Direction 1
Extract every line of the entries below that contains the string "crop".

Passage provided
Skip to main content

Overview

The backend configuration is managed through config.py, which contains all core settings for the Web Scraping Hub application. This file controls application versioning, scraping targets, and API endpoints.

Configuration File Location

The main configuration file is located at:
backend/config.py

Application Configuration

Version Settings

APP_VERSION
string
default:"1.4.8"
Current version of the application. This is used for version checking and update notifications.
GITHUB_VERSION_URL
string
URL to check for the latest version available on GitHub.
GITHUB_VERSION_URL = "https://raw.githubusercontent.com/UnfairAdventage/Web-Scrapping/refs/heads/main/CurrentVersion"
GITHUB_CHANGES_URL
string
URL to fetch the changelog from GitHub.
GITHUB_CHANGES_URL = "https://raw.githubusercontent.com/UnfairAdventage/Web-Scrapping/refs/heads/main/Changes"

Direction 2
In the configuration page above, what is the default value of APP_VERSION?

Provided records
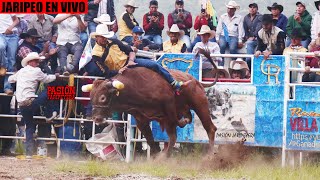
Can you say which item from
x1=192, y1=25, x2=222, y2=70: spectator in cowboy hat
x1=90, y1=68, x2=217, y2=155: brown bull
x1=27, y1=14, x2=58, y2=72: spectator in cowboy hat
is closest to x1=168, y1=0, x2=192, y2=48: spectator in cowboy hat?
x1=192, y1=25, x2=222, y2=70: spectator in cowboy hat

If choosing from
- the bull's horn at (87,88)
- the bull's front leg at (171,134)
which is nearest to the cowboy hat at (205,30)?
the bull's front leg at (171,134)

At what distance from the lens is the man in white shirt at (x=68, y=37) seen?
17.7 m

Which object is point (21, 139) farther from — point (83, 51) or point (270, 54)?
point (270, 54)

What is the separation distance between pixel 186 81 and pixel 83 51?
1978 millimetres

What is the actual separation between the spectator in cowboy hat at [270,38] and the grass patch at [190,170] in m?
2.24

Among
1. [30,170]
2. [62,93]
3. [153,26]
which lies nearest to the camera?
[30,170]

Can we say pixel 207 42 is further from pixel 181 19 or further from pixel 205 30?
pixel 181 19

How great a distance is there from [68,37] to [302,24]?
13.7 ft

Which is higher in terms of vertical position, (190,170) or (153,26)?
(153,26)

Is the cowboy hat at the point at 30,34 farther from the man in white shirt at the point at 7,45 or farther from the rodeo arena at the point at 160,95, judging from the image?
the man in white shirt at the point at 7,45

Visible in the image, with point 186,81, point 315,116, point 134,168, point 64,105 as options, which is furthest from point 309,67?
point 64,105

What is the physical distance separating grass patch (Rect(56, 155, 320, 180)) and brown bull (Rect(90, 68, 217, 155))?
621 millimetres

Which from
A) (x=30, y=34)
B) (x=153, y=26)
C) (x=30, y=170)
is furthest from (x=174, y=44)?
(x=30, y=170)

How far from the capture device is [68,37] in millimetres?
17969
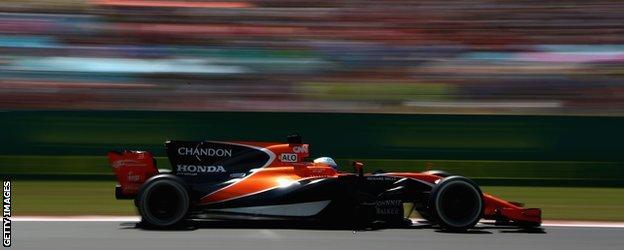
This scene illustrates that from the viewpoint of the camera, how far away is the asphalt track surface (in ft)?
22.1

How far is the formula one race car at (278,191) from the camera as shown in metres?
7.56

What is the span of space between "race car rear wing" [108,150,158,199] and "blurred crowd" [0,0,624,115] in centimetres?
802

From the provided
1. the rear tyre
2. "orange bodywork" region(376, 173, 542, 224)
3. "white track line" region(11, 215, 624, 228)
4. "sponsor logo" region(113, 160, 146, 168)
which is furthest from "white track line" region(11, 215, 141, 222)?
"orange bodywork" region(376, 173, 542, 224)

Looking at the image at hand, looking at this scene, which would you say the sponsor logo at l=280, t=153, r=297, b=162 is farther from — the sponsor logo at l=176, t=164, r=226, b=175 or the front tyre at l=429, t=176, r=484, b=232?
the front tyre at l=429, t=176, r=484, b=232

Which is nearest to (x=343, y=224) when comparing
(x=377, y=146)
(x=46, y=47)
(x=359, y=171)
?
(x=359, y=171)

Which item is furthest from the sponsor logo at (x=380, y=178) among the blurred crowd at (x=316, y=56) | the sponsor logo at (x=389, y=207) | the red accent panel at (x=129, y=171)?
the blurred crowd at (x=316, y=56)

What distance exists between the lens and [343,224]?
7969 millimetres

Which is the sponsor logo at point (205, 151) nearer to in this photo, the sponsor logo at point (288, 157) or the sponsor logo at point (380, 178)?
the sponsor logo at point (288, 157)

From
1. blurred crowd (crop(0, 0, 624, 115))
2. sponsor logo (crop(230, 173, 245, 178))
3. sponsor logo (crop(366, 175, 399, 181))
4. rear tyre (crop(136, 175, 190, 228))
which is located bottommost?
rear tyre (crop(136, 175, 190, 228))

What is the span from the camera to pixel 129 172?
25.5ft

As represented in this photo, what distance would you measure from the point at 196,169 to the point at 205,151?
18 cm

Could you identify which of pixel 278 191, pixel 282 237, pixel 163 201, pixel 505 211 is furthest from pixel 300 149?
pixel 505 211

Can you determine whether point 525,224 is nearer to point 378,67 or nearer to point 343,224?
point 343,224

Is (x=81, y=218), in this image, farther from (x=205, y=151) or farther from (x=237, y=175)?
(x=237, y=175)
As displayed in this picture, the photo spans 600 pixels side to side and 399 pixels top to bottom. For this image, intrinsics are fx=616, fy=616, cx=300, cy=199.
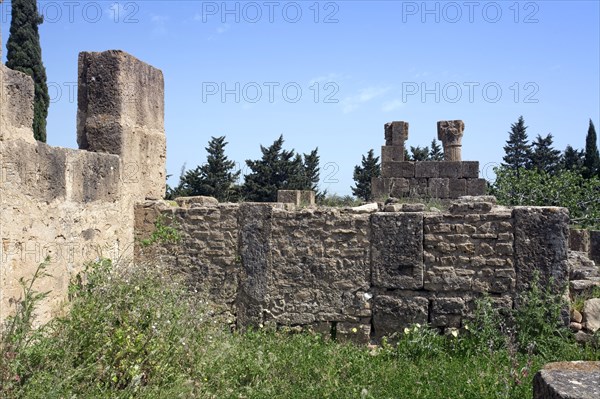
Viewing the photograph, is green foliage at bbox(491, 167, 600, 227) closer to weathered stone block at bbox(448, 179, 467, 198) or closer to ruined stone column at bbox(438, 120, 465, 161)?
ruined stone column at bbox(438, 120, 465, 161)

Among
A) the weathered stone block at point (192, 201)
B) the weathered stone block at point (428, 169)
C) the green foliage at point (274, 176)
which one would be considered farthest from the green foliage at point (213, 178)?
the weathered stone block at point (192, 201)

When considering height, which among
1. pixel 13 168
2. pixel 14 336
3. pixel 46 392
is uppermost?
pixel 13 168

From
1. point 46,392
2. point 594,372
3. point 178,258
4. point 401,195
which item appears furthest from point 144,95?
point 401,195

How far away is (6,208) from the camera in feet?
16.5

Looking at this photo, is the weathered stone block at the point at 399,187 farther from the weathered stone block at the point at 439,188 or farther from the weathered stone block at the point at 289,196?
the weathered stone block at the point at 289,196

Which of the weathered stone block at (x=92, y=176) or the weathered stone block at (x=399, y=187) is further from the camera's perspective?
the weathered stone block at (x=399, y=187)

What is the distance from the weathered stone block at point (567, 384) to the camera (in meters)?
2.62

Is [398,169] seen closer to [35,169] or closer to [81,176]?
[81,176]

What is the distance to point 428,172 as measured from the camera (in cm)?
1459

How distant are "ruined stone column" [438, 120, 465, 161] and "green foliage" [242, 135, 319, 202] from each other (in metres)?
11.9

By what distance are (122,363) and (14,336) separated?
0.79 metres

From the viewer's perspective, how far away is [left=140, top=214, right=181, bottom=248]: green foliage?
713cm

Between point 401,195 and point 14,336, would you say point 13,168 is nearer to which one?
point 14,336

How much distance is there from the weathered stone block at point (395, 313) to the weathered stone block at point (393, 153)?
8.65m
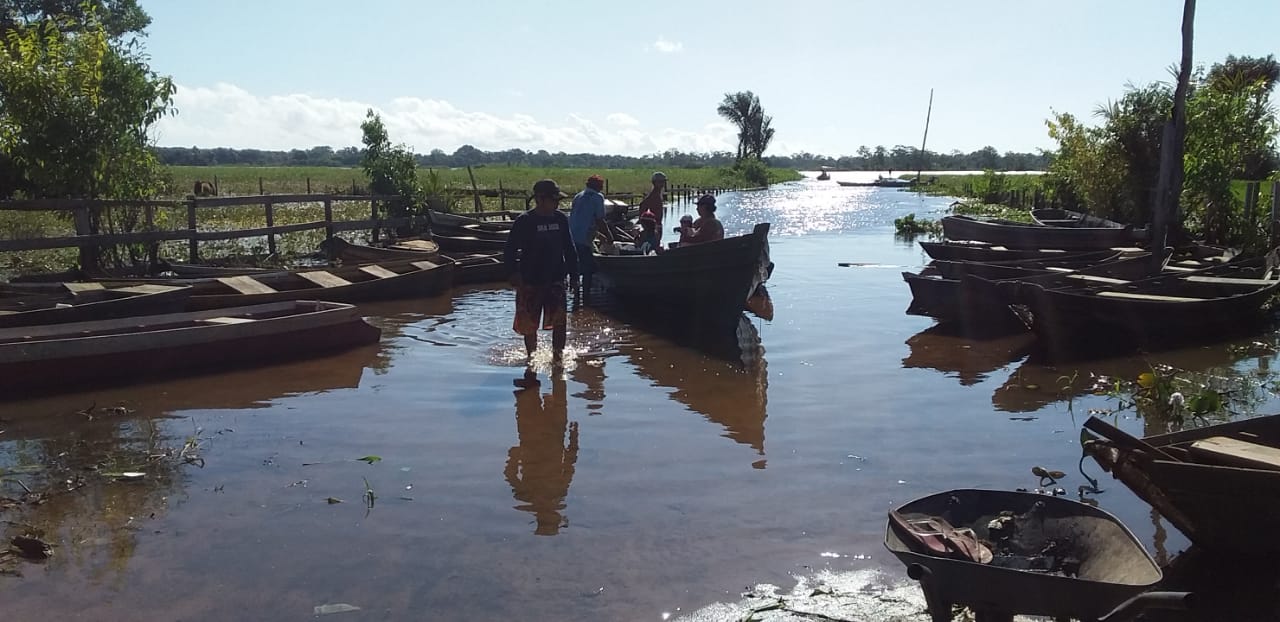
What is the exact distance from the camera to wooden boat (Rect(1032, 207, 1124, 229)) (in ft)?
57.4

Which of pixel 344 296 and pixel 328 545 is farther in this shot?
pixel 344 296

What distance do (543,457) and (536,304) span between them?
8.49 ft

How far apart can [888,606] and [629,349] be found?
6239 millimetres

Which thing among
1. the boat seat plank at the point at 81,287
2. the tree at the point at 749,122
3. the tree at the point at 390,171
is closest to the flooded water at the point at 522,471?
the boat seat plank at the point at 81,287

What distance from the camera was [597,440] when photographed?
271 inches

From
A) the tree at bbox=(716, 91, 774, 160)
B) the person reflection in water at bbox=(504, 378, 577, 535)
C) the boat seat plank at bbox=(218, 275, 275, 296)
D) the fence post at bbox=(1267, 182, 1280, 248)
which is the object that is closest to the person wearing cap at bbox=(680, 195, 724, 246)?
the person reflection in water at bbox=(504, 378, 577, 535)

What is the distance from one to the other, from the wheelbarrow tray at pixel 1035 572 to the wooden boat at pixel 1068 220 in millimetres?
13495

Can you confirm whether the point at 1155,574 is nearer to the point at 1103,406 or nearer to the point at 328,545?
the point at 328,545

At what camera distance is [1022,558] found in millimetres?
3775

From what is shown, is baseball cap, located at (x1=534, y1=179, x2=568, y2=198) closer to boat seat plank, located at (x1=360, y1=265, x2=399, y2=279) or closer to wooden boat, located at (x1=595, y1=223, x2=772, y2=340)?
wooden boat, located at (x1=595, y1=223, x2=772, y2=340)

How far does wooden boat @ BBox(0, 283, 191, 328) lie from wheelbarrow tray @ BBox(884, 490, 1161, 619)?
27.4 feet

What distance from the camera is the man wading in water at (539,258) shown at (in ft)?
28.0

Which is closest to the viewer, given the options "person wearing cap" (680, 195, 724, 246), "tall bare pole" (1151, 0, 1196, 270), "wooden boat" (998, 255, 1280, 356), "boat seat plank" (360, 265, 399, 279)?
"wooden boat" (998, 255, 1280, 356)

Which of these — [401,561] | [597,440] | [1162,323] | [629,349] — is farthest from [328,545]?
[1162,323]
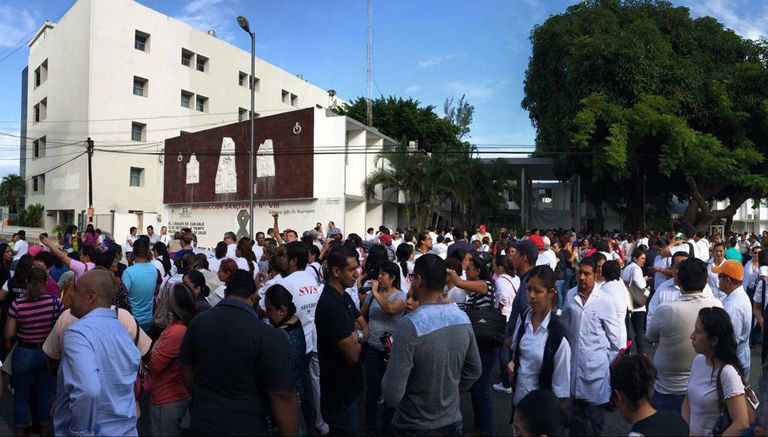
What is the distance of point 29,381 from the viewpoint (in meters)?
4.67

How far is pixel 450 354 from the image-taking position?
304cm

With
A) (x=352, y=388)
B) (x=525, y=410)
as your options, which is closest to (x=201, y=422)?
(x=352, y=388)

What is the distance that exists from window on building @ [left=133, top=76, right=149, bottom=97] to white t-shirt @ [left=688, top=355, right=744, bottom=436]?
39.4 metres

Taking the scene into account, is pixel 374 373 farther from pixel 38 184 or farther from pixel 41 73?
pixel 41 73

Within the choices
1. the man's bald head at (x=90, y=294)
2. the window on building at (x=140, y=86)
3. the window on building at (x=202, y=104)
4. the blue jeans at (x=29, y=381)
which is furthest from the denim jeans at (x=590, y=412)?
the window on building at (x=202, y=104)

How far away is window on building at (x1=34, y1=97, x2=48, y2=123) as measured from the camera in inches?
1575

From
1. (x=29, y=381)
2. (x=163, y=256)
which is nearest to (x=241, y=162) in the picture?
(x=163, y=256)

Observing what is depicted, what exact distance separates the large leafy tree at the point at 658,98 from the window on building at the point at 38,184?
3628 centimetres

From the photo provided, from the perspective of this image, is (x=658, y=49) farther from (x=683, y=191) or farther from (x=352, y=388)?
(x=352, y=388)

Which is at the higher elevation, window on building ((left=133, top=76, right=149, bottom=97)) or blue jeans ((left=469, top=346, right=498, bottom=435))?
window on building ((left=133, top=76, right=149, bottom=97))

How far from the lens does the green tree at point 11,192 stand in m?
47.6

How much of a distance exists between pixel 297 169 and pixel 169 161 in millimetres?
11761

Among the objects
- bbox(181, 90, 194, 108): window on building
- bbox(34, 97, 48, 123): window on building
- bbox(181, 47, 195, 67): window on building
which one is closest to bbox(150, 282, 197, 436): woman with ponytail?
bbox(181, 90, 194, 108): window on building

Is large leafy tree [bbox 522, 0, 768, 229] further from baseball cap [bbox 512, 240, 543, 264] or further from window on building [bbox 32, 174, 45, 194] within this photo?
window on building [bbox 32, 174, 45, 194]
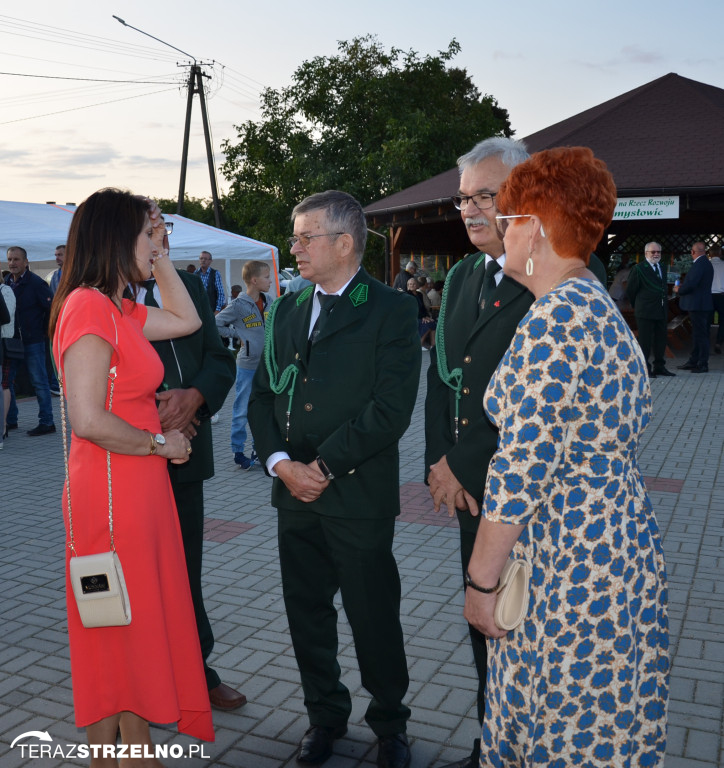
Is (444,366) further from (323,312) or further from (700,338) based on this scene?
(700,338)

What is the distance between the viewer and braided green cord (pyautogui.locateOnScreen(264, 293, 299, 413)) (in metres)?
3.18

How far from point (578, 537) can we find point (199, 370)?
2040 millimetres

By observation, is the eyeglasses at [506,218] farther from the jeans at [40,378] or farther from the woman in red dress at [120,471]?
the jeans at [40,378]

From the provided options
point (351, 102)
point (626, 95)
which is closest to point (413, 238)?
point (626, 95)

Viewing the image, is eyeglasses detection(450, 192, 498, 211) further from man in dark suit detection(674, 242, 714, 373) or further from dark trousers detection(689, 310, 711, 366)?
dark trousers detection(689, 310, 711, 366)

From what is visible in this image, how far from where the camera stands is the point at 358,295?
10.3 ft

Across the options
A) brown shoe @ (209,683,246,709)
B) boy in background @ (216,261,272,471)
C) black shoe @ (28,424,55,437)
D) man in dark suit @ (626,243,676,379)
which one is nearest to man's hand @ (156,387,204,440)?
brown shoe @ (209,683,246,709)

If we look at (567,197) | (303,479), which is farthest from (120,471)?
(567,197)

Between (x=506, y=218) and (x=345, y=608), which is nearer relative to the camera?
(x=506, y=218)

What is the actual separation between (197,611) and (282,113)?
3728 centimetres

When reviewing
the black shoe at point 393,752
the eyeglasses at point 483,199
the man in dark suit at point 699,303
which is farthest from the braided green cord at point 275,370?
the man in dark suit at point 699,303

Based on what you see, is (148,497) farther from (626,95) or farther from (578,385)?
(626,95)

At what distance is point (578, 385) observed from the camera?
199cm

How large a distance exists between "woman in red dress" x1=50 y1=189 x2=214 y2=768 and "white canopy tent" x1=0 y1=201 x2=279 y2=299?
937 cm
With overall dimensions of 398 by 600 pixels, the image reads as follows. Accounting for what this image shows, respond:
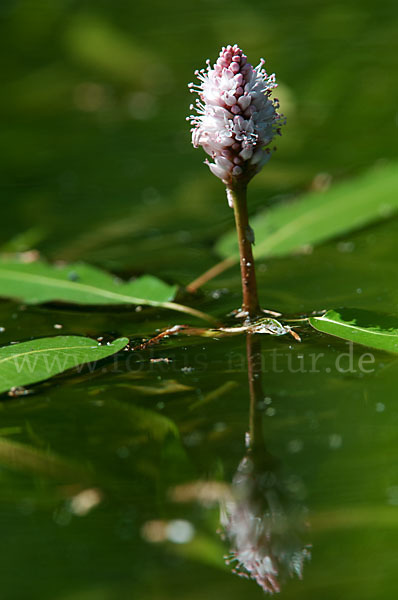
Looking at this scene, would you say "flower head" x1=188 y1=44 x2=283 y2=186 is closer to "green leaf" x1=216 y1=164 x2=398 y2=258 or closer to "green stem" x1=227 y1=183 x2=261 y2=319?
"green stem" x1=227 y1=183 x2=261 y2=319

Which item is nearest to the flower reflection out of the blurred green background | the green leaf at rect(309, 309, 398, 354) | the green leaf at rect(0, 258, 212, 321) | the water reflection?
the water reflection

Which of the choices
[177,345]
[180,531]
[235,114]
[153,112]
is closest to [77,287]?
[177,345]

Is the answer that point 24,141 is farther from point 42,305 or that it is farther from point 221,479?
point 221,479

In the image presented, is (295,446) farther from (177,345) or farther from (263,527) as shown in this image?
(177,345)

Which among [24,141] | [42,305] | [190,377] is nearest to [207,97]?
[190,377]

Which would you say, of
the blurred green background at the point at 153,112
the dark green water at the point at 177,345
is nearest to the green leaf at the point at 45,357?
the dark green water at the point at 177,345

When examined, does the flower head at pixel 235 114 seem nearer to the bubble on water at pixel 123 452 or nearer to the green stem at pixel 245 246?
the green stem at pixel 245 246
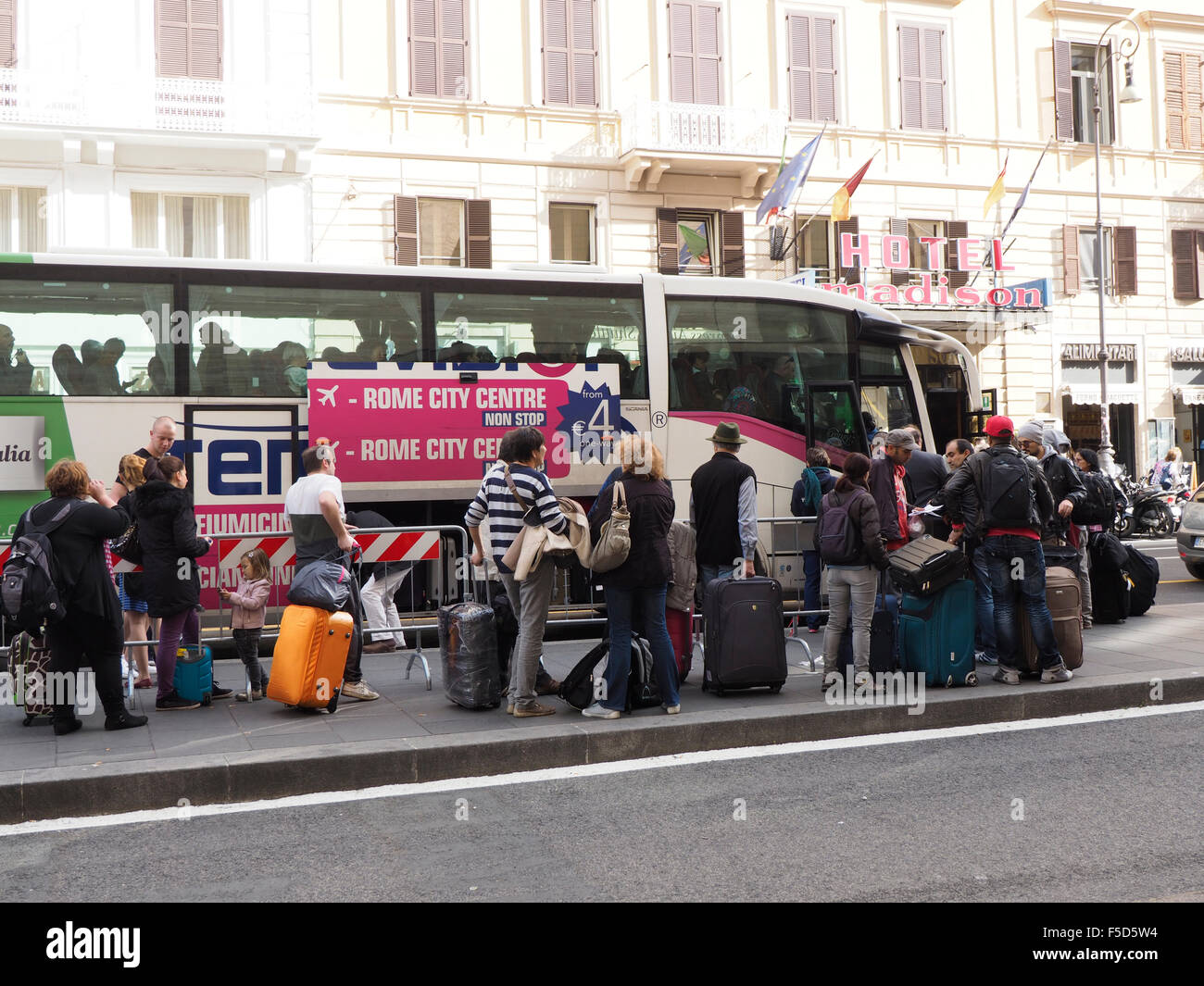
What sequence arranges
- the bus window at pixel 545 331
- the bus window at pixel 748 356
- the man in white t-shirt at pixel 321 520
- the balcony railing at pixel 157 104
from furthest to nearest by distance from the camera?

Written reply 1
1. blurred crowd (crop(0, 0, 624, 115))
2. sponsor logo (crop(230, 173, 245, 178))
3. sponsor logo (crop(366, 175, 399, 181))
4. rear tyre (crop(136, 175, 190, 228))
rear tyre (crop(136, 175, 190, 228))

Written reply 2
1.4.8